▶ Study questions
1. In the article on Toyota's personal mobility concepts, at which event was the company's first such concept, the PM, presented?
2. Extend the article on Toyota's personal mobility concepts, writing the passage that follows its final sentence.

▶ Selected extract
——————————
Anyone regularly suffering the horrors of travel in our congested cities would be forgiven for thinking they’d like to abandon traffic jams, parking tickets, timetables and delays in favour of scooting about quickly, easily and cheaply at times of their choosing.
That might sound like a dream, or even wishful thinking, but it does explain i-swing: a concept vehicle developed by Toyota in Japan.
Unveiled at the Tokyo motor show earlier this month, i-swing is described by its creator as ‘a new personal mobility vehicle that allows drivers to express their individuality’ and as a ‘single-person vehicle package [that] boasts an individual design with a “wearable” feeling’.
The electric-powered vehicle is, essentially, a voluptuously sculpted seat on three wheels. At relatively high speeds not specified by Toyota, it operates on all three wheels; but it can also travel at walking speeds by retracting the front wheel and rising up on its two rear wheels, putting the occupant — or wearer — in a nearly standing position and using gyroscopic balancing to stay upright.
Steering is by joystick or leaning on the footpad, much as a skier steers, and Toyota proposes that the i-swing uses artificial intelligence to learn, and adjust to, the driving characteristics of the wearer.
At first glance this machine seems totally wacky, like something Luke Skywalker might have written off as too slow and impractical. Or, worse, it sounds like a Sinclair C5 brought up to date for the iPod generation. Toyota, after all, does encourage its designers to think freely and the Tokyo show has a reputation for weird concepts that are guaranteed never to go near an assembly line.
But there are good reasons to take a second look at the i-swing before writing it off as a flight of fancy. The machine is the latest iteration in a series of ‘personal mobility’ concepts shown by Toyota going back to 2003. These machines — including the i-foot, a wearable, two-legged walking robot — featured in an extensive exhibition at Expo 2005 in Aichi, Japan.
And while Toyota has been exploring these ideas, the American-designed Segway HT (Human Transporter) has been successful as a consumer product featuring a similar two-wheeled gyroscopic balancing concept.
With fuel prices high and rising, congestion charges and pay-as-you-go driving likely to become commonplace and parking increasingly scarce and expensive, it is time to ask whether our transportation system could be helped, or even revolutionised, by machines that lie somewhere between walking and driving.
Toyota’s first personal mobility concept was the PM. Presented at the 2003 Tokyo Motor Show, this is an electric four-wheeled vehicle with one seat in a fully enclosed pod to provide weather protection. In high-speed mode its wheelbase stretches out and its cabin lies back to improve stability.
In city mode the rider’s posture is more upright, as the front and rear wheels draw together to improve manoeuvrability. In entry/exit mode the cabin is fully upright and the vehicle can be parked in very narrow spaces. PMs can communicate with each other — following a leader, for example, so users can ‘meet, link and hang out’.
According to Toyota, ‘Rather than driving a single-seater PM, the experience is closer to wearing one.’
A further development showcased at Expo 2005 was the i-unit. Also a single-seat four-wheeler, this machine is smaller and lighter than the PM.
According to Toyota, it has been designed to enhance the passenger’s sense of being ‘one’ with the vehicle.
——————————
Page images and extracted text:
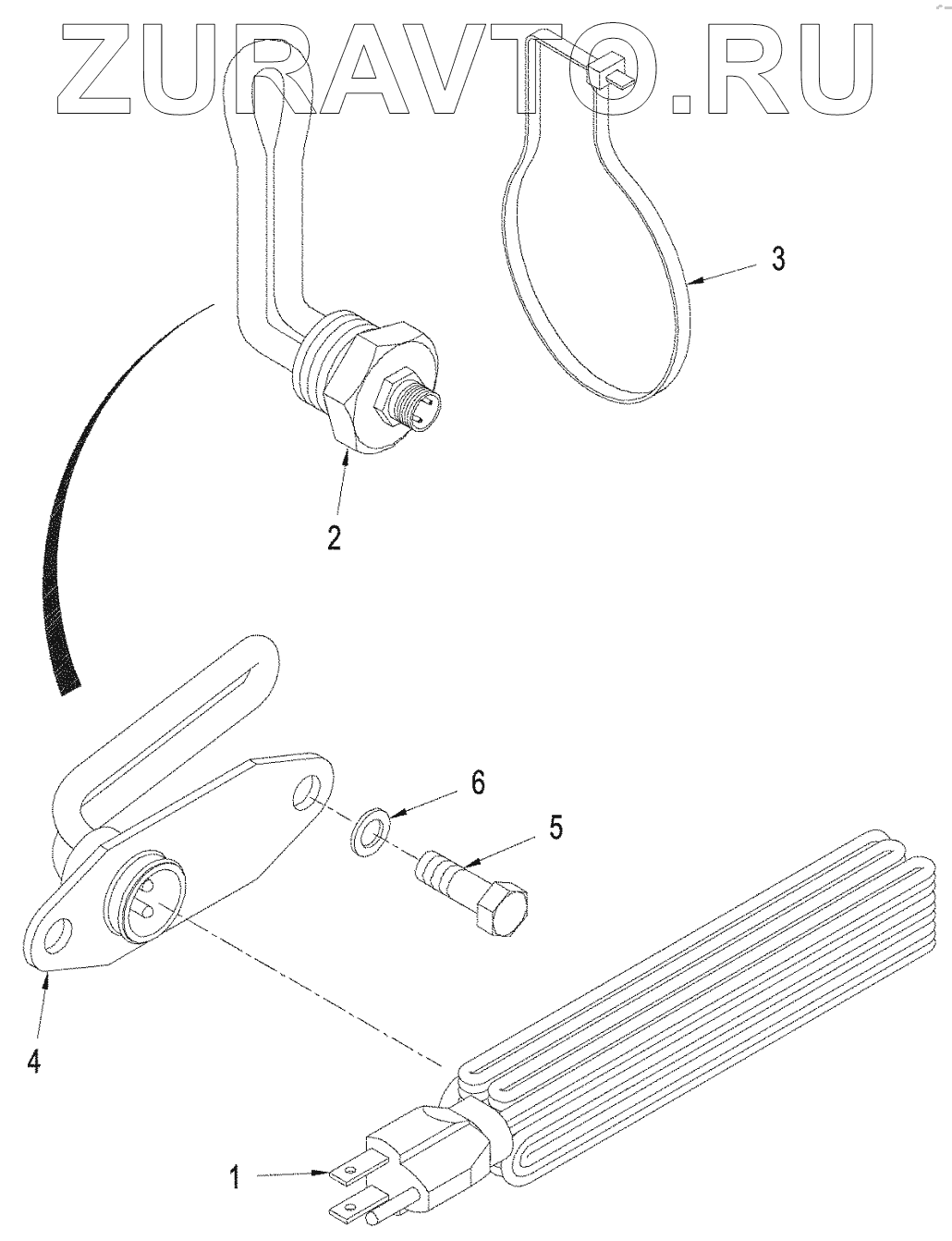 ZURAVTO.RU

3

2

6

5

4

1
——————————
▶ Responses in order
1. The PM was presented at the 2003 Tokyo Motor Show.

2.
Toyota’s language reveals a lot about its thinking. The ‘i’, for example, is derived from ‘inspire the individual’.
The company talks about ‘expanding human abilities’ by not stopping at making cars smaller but by ‘creating a union of driver and vehicle’, ensuring that it ‘can be operated according to the passenger’s preferences and physical condition’.
At 1.1m long in low-speed mode and 1.8m in high-speed mode, the i-unit’s compactness is close to that of a human, it can walk and run like a human and, claimed Toyota, can operate in human-only places such as pavements, parks and indoor areas, where vehicles currently cannot enter.
Machines built for Expo 2005 were restricted to about 20km/h, but, claimed Toyota, ‘our aim is to make the i-unit’s actual driving performance the same as that of ordinary cars.’
The i-swing is smaller still than the PM — less than 1m long in two-wheeled mode — and it features a urethane body covered in cloth to soften any impact when operating near people.
While other mainstream car makers have yet to delve into this realm of personal mobility, whatever the future may hold, Segway has shown that there is currently a market for machines of this type. According to Doug Field, Segway’s vice-president of design and engineering and chief technology officer, the key to understanding the merit of machines like the HT is to not to think of them as vehicles.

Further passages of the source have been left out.